There are also a group of "colonized people" on China's Tik Tok. They achieve the purpose of brainwashing the Chinese people and reducing their sense of national identity by touting free medical care in the United States, happy education in the United States, and low prices in the United States without any restrictions. This act is called "reading the draft". They have specialized organizations and they have people who write special speeches for them. All they need to do is to read out these speeches in their own videos or in the live broadcast room. Then they can get some pitiful money, at least for Internet laymen without a huge number of followers.

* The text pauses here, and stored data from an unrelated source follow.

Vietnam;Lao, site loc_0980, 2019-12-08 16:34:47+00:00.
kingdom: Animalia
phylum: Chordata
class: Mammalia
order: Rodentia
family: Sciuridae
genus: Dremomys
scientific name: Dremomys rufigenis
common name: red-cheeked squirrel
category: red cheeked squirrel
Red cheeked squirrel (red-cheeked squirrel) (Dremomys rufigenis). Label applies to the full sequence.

This series of online warfare methods that have lasted for more than ten years are quite effective. However, in recent years, a group of authors who specialize in countering online public opinion wars have appeared on Chinese video platforms. They continue to arm the minds of Chinese netizens, expose the true nature of the public opinion war through face-to-face confrontation, and effectively curb the spread of the public opinion war among young and middle-aged people.

  • 1
    You think "China fans" may be derogatory, but alluding to Taiwanese etc. as "colonized people" is not? And of course China has a free internet, so the voices of "colonized people" disappearing is not at all related to the activity of PRC censors. /s Commented Feb 19 at 10:08
  • @Fizz If you don't know what "colonized people" means, you can let me explain it to you instead of maliciously speculating on its meaning.
    – yamakaze
    Commented Feb 20 at 1:21
  • Next time I stop in Beijing I'll make sure to drop by your lectures. Or you can upload them to YouTube for everyone's illumination. Commented Feb 20 at 1:22
  • @Fizz Colonized people: They have an unrealistic spiritual yearning for Western countries, but they have no knowledge of these countries, mainly the United States. Because they listened to the rumors of illegal immigration agents, they believed that medical care in the United States was completely free, that happy education in the United States could cultivate elites, and that prices in the United States were low. This concept is just a possible judgment based on a person's words and deeds, not regional discrimination like you said.
    – yamakaze
    Commented Feb 20 at 1:27
  • @Fizz "大头鹰" on Tik Tok is a good example of someone who is anti-"colonized people".